Und wenns selbstherrlich ist, so einen intimen Moment nicht mit Fremden verbringen zu wollen, in so einer Situation nicht angestarrt zu werden, dann bin ich lieber selbstherrlich als die Mama der Nation.
nein. Nichts auf der Welt kann mir meine Privatsphäre nehmen. Österreich ist auch eines der wenigen Ländern, das das so handhabt. In anderen Ländern sind Alleingeburten zulässig- solange man dafür sorgt, dass den Kind nichts passiert. Und das ist möglich.
Ja, Geburten sind etwas Natürliches und nein, die derzeitige, niedrige Sterblichkeitsrate von Mutter und Kind bei der Geburt ist nicht natürlich sondern durch die medizinische Versorgung im Ernstfall bedingt.
Das Recht über die eigenen Kinder zu bestimmen, ist aus gutem Grund begrenzt.
und du meinst, ich kann mich nicht adäquat um mein Kind kümmern, ergo es zur Welt bringen?

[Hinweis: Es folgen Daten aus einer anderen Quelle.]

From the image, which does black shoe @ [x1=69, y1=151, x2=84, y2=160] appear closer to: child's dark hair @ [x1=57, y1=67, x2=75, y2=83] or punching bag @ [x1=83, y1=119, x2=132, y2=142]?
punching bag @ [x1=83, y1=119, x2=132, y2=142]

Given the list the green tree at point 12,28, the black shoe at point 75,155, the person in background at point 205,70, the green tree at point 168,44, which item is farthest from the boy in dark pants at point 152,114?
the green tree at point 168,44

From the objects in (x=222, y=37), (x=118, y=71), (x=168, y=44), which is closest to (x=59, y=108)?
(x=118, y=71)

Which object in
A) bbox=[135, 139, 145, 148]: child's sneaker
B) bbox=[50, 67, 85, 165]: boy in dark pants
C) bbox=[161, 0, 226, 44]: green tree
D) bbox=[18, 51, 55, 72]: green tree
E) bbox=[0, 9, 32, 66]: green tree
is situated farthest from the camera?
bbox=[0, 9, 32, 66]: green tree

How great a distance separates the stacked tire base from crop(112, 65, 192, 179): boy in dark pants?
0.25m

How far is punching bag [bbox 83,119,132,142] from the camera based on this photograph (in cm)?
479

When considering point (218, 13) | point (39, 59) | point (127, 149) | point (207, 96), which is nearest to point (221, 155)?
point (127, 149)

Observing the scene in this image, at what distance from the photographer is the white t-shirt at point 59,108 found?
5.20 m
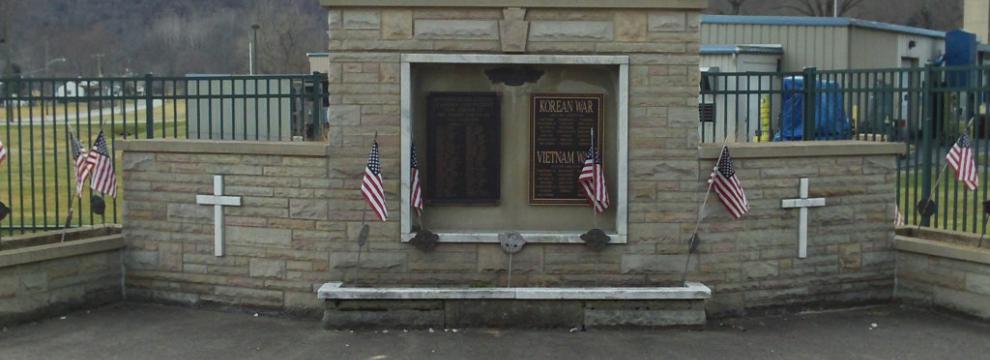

Was Milliarden Menschen vor mir geschafft haben?
Woran liegt es, dass ihr Männer immer glaubt, ihr müsst euch da einmischen? Eifersucht? eine Geburt ist was komplett normales und natürliches. Keine Krankheit, kein Notfall. Wenn es Mutter und Kind vor der Geburt gut geht, was man ja heutzutage problemlos feststellen kann, dann braucht das keinerlei Intervention. Auch wenns dir nicht passt. Es tut mir ehrlich leid, dass du ein Mann bist und daher keine Kinder zur Welt bringen kannst, ich würde es dir vom ganzen Herzen gönnen.